### WHAT THE EXERCISE ASKS
Reproduce exactly, with no other output, every line of the data below from the line containing "From the observer's" to the end, inclusive.

***

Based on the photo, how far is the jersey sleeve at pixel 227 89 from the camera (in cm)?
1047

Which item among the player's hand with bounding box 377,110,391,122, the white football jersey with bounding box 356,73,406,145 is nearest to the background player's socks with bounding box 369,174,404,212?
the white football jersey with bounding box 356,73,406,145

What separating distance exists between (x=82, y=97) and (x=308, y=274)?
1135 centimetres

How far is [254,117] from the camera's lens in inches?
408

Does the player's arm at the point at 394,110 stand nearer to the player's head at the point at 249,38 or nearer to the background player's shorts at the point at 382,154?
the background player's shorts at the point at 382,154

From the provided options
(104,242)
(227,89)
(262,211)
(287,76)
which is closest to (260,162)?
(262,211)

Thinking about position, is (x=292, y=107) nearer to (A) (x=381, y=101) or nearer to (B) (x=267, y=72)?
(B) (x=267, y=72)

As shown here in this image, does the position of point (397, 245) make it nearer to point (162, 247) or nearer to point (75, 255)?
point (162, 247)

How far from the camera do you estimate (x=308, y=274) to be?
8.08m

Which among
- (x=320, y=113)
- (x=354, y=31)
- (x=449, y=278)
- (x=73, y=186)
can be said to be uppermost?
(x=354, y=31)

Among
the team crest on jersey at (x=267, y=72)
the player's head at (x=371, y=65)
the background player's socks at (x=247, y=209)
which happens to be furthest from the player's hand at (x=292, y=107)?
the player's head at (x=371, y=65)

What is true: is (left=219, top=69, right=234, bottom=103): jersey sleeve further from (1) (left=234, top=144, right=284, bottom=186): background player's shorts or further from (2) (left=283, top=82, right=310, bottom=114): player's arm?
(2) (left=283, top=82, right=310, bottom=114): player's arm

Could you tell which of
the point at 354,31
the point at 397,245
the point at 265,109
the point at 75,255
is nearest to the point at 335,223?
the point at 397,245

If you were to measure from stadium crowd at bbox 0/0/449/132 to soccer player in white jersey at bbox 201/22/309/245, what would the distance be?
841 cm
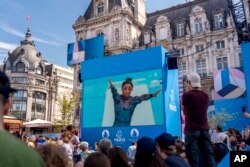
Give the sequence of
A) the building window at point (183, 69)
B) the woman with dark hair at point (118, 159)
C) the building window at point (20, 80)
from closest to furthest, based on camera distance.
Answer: the woman with dark hair at point (118, 159), the building window at point (183, 69), the building window at point (20, 80)

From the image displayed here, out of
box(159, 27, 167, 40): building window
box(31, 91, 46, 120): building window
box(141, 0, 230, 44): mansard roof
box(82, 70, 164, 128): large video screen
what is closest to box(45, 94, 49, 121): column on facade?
box(31, 91, 46, 120): building window

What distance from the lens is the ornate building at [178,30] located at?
1221 inches

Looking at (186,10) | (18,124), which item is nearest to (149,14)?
(186,10)

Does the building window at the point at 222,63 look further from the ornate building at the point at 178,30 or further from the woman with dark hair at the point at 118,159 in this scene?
the woman with dark hair at the point at 118,159

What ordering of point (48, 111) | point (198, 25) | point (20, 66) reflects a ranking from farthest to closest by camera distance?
1. point (48, 111)
2. point (20, 66)
3. point (198, 25)

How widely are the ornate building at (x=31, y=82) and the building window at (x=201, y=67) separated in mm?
39384

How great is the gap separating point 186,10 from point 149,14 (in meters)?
6.85

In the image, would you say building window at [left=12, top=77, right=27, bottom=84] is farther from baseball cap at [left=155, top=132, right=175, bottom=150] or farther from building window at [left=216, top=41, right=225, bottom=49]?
baseball cap at [left=155, top=132, right=175, bottom=150]

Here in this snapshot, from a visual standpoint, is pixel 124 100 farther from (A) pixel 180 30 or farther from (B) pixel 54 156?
(A) pixel 180 30

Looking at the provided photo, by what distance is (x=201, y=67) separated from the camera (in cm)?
3222

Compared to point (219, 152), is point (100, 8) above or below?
above

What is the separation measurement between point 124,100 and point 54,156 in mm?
11634

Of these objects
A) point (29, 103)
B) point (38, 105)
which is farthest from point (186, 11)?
point (38, 105)

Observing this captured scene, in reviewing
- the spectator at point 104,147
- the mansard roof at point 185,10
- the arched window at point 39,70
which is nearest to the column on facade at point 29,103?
the arched window at point 39,70
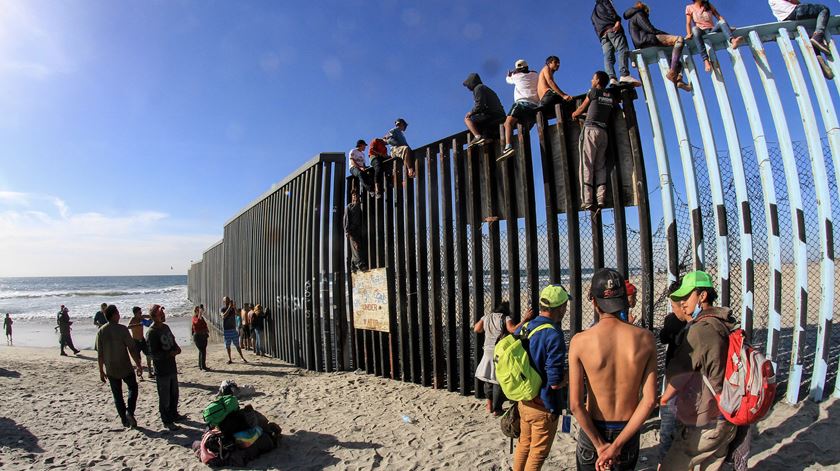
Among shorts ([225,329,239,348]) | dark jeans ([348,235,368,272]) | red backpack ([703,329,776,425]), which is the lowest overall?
shorts ([225,329,239,348])

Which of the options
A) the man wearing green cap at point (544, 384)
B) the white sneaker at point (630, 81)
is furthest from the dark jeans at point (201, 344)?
the white sneaker at point (630, 81)

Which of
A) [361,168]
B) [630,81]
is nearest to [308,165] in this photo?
[361,168]

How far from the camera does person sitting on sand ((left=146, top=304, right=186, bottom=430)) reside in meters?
6.74

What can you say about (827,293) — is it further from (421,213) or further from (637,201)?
(421,213)

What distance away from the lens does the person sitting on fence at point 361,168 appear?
907cm

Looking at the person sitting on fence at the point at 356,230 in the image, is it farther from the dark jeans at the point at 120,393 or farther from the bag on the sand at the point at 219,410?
the dark jeans at the point at 120,393

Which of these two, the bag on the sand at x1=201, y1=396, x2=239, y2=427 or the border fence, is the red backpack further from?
the bag on the sand at x1=201, y1=396, x2=239, y2=427

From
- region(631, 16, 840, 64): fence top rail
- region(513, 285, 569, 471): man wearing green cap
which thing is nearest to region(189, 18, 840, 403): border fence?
region(631, 16, 840, 64): fence top rail

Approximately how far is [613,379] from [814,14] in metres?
4.92

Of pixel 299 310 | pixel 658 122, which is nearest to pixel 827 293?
pixel 658 122

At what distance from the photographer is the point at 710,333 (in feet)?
9.29

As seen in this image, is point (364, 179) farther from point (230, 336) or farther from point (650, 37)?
point (230, 336)

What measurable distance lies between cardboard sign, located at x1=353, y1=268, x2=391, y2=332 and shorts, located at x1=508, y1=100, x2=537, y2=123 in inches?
144

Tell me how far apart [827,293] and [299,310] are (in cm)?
957
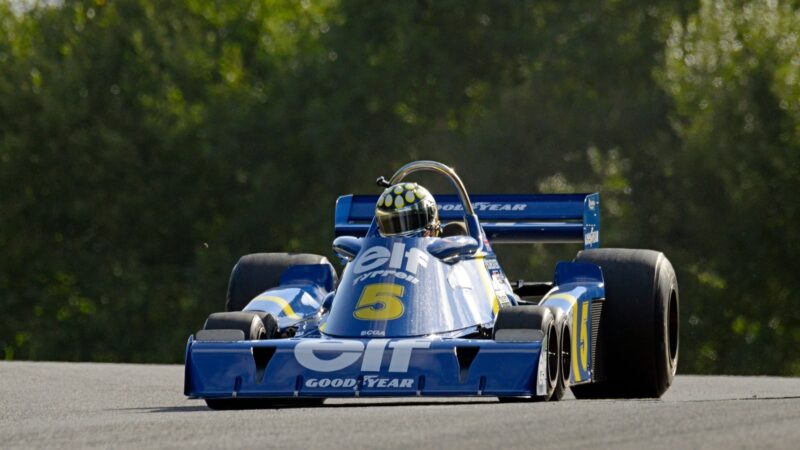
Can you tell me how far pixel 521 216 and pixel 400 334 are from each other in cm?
363

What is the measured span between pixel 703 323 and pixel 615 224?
2.63m

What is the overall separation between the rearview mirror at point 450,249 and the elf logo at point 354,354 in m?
0.98

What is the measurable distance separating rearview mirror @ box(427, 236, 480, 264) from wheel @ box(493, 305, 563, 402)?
815 mm

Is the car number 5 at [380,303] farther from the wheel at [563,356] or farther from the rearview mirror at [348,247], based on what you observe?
the wheel at [563,356]

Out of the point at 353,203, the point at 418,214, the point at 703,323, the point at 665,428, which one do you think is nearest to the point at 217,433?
the point at 665,428

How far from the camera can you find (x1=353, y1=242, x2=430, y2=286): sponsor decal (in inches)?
477

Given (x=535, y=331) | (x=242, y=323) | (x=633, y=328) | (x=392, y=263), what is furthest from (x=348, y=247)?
(x=633, y=328)

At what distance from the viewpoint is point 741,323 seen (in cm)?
3697

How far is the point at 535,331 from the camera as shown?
11312 millimetres

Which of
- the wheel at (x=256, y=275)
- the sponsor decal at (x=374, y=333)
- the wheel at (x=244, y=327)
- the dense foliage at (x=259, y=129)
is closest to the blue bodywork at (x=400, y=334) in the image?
the sponsor decal at (x=374, y=333)

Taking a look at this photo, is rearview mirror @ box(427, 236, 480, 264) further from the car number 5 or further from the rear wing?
the rear wing

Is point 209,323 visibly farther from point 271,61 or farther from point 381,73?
point 271,61

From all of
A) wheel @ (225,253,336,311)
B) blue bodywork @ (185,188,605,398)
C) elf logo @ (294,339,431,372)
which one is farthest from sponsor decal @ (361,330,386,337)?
wheel @ (225,253,336,311)

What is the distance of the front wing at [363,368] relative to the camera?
11086 millimetres
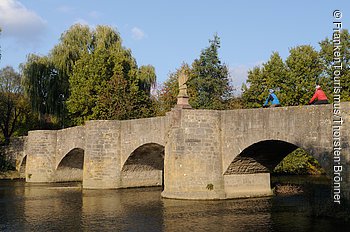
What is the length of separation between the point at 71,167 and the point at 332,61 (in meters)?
21.5

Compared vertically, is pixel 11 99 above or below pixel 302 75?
below

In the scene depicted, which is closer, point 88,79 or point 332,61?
point 332,61

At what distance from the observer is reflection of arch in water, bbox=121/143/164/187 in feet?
96.5

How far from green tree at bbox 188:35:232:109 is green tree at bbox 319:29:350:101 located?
9.18m

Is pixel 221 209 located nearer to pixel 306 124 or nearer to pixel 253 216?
pixel 253 216

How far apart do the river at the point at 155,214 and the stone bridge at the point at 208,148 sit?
1.14 metres

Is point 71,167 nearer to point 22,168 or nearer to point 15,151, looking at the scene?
point 22,168

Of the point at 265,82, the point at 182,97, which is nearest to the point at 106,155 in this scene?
the point at 182,97

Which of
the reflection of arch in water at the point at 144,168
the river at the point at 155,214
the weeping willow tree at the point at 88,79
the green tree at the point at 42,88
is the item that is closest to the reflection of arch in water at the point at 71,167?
the weeping willow tree at the point at 88,79

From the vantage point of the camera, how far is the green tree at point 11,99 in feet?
169

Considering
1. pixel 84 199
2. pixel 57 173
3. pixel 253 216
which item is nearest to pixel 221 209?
pixel 253 216

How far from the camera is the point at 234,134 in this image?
23109 millimetres

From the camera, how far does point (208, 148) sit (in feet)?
77.9

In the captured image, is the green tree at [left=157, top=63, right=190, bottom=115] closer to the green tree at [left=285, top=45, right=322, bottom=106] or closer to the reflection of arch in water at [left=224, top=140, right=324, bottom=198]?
the green tree at [left=285, top=45, right=322, bottom=106]
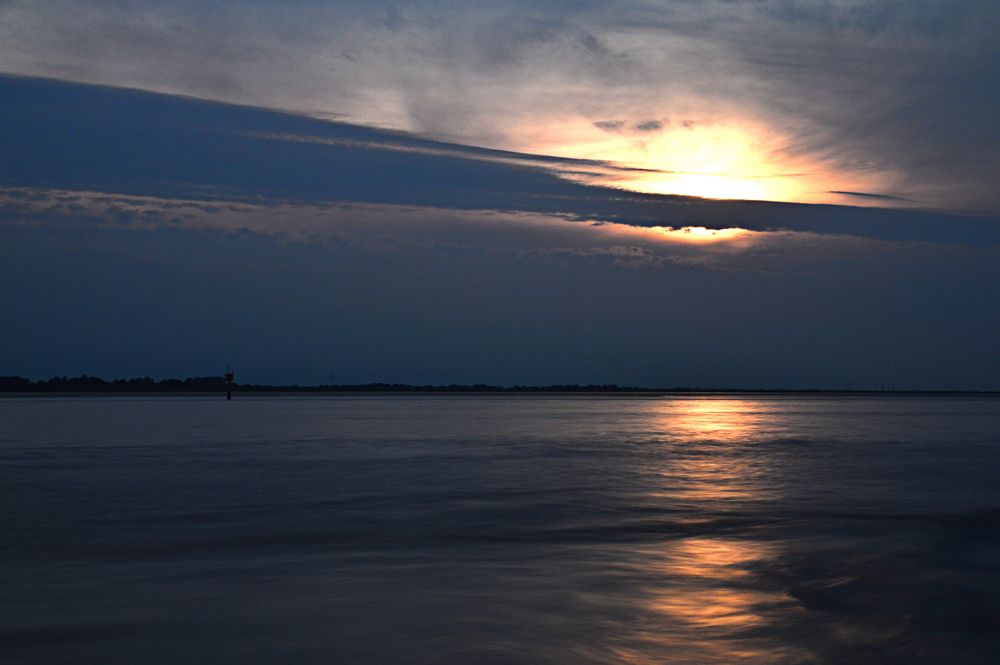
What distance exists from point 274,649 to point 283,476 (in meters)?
15.9

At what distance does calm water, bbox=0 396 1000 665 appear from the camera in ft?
27.1

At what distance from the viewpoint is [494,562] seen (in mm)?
12266

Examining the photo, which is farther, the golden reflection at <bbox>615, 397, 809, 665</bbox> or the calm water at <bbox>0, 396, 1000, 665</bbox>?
the calm water at <bbox>0, 396, 1000, 665</bbox>

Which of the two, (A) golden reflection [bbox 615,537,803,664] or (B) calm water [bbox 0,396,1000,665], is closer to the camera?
(A) golden reflection [bbox 615,537,803,664]

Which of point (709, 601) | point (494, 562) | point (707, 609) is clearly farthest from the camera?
point (494, 562)

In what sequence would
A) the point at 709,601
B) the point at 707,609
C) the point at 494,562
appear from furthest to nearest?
the point at 494,562 → the point at 709,601 → the point at 707,609

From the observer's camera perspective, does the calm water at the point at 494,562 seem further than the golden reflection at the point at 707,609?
Yes

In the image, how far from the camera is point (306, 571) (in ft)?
37.6

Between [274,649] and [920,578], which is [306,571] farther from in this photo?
[920,578]

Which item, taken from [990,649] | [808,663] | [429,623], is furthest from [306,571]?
[990,649]

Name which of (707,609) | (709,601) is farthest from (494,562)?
(707,609)

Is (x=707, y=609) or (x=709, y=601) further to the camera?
(x=709, y=601)

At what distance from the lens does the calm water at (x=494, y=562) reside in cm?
827

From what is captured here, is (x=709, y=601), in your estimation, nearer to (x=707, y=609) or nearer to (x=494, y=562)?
(x=707, y=609)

***

### RESPONSE BELOW
From the observer's camera perspective, does the calm water at the point at 494,562 seem further than the golden reflection at the point at 707,609?
Yes

In the image, how far from the camera is point (306, 571) (in ft)?
37.6

Between [274,649] and [920,578], which is [306,571] farther from in this photo?
[920,578]

Which item, taken from [990,649] | [808,663] | [429,623], is furthest from [306,571]?
[990,649]

Name which of (707,609) | (709,601) is farthest from (494,562)?
(707,609)

Is (x=707, y=609) or (x=709, y=601) further to the camera?
(x=709, y=601)

At what distance from the lens does the calm water at (x=494, y=562) reside in cm?
827

From what is captured here, is (x=709, y=601), in your estimation, nearer to (x=707, y=609) or nearer to (x=494, y=562)?
(x=707, y=609)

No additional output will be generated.